Passage shown:
>> Start
Biden applauded the crowd at a gun safety summit in Connecticut — full of survivors of gun violence and family members of victims — for turning “your pain into purpose” and vowed not to let up on his advocacy for tougher laws.

He spoke on the anniversary of last year's legislation that tightened gun access, signed a few weeks after a gunman took the lives of 19 elementary school children and two teachers in Uvalde, Texas. A decade earlier, 26 children and staff were killed in the Sandy Hook school massacre less than an hour's drive from Hartford.

Last year’s law toughened background checks for the youngest gun buyers, sought to keep firearms from domestic violence offenders and aimed to help states put in place red flag laws that make it easier to take weapons away from people judged to be dangerous.

Biden ticked off several ways that he said the 2022 law had already made an impact.

Stepped-up FBI background checks have blocked more than 200 transactions of attempted purchasers under the age of 21. Prosecutions have increased for unlicensed gun sellers, and new gun trafficking penalties have been charged in more than 100 cases around the country. Prosecutions for those who sell firearms without a license have doubled.

“If this law had been in place a year ago, lives would have been saved,” Biden contended.

He also pointed to provisions that increased funding for mental health services and safety measures as well as the enhanced background checks for buyers under 21. He pushed anew for universal background checks for purchasers and the banning of so-called assault weapons.

Those are part of a 2024 political platform that was all but unthinkable to Democrats as recently as Barack Obama’s term.

Friday's gathering was led by U.S. Sen. Chris Murphy, D-Conn., and major gun safety groups hoping to build on recent gains.
>> End
Given problem 1: Please translate this sentence from the gun safety summit article into Spanish: "Biden ticked off several ways that he said the 2022 law had already made an impact."
Given problem 2: In one to three sentences, explain why Biden applauded the crowd at the summit, as the gun safety article states it.
Given problem 3: Carry on the article about the Connecticut gun safety summit, starting after its final sentence about the gathering led by Sen. Chris Murphy.

Raw records:
>> Start
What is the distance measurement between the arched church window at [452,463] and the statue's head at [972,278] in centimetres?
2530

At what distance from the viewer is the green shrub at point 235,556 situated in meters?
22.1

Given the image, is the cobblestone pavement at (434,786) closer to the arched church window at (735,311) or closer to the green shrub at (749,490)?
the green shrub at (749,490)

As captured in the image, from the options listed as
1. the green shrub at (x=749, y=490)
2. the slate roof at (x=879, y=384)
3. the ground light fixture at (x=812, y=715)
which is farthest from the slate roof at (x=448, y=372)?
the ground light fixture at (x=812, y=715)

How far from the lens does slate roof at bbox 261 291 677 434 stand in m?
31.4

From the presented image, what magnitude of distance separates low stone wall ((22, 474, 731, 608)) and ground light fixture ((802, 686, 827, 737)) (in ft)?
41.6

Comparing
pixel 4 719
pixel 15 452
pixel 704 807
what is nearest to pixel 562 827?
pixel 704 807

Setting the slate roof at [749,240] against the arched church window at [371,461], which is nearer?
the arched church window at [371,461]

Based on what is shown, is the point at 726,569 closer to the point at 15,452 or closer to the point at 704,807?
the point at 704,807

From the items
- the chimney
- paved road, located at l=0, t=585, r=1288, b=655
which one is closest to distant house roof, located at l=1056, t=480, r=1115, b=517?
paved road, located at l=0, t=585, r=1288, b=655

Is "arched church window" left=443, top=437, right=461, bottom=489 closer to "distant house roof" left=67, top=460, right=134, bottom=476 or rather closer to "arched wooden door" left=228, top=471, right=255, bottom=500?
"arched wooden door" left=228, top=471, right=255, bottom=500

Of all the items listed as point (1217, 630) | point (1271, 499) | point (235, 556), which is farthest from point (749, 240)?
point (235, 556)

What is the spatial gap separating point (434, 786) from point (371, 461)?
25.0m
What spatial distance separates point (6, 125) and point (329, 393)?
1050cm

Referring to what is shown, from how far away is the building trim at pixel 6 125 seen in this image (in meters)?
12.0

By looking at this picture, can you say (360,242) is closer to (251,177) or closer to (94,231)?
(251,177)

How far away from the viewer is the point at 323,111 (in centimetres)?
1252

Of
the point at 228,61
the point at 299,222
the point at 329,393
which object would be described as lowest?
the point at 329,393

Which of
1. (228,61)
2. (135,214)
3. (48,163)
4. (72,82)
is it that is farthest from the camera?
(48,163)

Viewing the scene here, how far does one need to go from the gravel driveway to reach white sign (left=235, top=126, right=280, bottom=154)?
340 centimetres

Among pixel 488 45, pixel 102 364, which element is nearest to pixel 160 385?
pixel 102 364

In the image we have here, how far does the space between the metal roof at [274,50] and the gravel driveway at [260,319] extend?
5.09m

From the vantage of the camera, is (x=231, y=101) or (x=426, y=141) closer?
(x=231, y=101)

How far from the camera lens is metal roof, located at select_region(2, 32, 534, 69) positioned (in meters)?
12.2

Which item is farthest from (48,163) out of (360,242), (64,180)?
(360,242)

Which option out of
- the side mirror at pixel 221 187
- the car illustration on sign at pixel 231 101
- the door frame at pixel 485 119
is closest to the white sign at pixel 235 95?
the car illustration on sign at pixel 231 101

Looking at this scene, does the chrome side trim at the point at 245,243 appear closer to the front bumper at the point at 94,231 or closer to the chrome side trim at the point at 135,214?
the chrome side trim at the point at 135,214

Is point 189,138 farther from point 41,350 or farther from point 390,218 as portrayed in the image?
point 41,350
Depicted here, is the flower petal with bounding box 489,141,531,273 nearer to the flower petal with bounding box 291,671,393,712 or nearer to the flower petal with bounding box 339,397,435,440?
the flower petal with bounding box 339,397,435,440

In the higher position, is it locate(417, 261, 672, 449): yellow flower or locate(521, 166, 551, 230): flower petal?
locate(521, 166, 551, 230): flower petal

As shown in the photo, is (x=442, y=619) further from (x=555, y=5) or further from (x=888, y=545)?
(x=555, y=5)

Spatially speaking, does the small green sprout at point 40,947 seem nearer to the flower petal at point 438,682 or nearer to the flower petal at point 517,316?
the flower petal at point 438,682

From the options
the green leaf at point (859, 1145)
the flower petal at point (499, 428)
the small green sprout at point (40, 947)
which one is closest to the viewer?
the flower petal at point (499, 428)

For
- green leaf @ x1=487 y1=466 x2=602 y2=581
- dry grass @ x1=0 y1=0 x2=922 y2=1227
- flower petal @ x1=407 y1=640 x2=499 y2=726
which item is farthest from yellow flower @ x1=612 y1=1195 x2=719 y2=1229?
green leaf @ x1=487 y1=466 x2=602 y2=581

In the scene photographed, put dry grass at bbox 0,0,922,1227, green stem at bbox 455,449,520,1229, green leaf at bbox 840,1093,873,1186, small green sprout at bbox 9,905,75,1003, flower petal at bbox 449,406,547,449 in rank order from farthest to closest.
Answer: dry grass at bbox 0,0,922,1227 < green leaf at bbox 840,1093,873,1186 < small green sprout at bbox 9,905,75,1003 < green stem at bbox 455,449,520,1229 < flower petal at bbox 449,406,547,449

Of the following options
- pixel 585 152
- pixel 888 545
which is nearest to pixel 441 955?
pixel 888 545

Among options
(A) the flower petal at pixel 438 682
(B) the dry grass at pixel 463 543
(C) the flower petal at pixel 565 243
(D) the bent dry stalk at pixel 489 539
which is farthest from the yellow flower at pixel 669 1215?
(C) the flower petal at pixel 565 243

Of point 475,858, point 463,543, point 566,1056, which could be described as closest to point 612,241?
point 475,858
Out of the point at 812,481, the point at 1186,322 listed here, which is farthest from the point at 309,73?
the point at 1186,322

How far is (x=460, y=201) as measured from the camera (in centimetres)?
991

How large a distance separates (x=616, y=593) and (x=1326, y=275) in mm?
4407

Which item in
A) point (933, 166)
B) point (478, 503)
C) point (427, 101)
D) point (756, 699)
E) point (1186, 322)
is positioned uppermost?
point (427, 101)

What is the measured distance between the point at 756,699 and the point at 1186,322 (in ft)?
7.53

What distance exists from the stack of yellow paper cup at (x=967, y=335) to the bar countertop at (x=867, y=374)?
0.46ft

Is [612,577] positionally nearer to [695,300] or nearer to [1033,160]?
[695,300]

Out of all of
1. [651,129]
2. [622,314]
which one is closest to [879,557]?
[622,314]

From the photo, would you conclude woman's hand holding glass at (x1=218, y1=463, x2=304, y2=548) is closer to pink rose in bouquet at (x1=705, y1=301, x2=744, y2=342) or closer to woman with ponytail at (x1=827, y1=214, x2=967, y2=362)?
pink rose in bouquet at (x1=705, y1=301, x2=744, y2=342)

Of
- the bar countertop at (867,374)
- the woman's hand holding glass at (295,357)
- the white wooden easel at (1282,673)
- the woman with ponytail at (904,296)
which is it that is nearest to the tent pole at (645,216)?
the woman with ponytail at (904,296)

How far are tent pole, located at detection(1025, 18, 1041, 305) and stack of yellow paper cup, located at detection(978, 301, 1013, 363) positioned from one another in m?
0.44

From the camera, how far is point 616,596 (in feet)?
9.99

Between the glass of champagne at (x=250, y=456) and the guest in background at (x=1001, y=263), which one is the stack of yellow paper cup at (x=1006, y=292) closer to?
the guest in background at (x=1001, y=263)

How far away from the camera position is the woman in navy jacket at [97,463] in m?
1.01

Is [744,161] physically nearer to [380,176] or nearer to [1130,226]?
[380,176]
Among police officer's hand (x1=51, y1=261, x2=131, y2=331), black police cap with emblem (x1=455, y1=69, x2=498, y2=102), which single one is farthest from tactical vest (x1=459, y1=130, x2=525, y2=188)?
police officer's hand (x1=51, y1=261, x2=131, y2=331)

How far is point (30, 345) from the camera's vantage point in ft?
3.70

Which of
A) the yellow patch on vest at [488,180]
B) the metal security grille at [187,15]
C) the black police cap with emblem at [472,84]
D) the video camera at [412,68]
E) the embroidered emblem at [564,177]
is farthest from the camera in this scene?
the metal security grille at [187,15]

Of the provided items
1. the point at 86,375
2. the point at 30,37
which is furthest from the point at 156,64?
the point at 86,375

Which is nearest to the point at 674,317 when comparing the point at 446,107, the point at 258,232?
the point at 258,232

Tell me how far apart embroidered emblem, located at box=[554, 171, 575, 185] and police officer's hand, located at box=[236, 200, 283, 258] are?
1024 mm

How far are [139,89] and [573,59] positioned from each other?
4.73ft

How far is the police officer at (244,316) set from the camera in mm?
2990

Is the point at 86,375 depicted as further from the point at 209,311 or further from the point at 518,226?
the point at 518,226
>> End
Answer 1: Biden enumeró varias maneras en que, según dijo, la ley de 2022 ya había tenido un impacto.

Answer 2: Biden applauded the crowd, which was made up of survivors of gun violence and family members of victims, for turning "your pain into purpose." He also vowed not to let up on his advocacy for tougher gun laws.

Answer 3:
"We actually had it wrong for a long time. We left an opportunity on the table for decades,” Murphy said of the push for gun safety legislation. He said there was an impression after Democratic election losses that dogged the party following passage of a crime bill in the 1990s that voters weren't interested in gun safety and it was a losing issue politically.

“That was just a lie," Murphy said. "But it was a lie the gun lobby did a great job of selling, with some help from Democrats.”

In particular, Biden wants to ban so-called assault weapons, a political term to describe guns most often used in mass shootings with the capacity to kill a lot of people quickly. However, the idea of further action — or unilateral action by the White House — makes some Republicans who voted for the 2022 gun legislation uneasy.

“I’m a little apprehensive,” said Sen. John Cornyn, R-Texas. “I don’t want them writing a rule that basically deviates from what we’ve negotiated or voted on.”

Republican officials in Connecticut were even more critical of the administration, with state Rep. Craig Fishbein accusing the White House of “continued erosion of the rights of law-abiding Connecticut residents” through its gun policies.

Through the law, millions of new dollars have flowed into mental health services for children and schools. On Friday, the departments of Health and Human Services and Education sent a joint letter to governors highlighting resources available to them to help support mental health — in particular if a student has been impacted by gun violence.

“I think there’s no question about it, the passage was a watershed moment,” said John Feinblatt, head of Everytown for Gun Safety. The law “clearly broke a log jam.”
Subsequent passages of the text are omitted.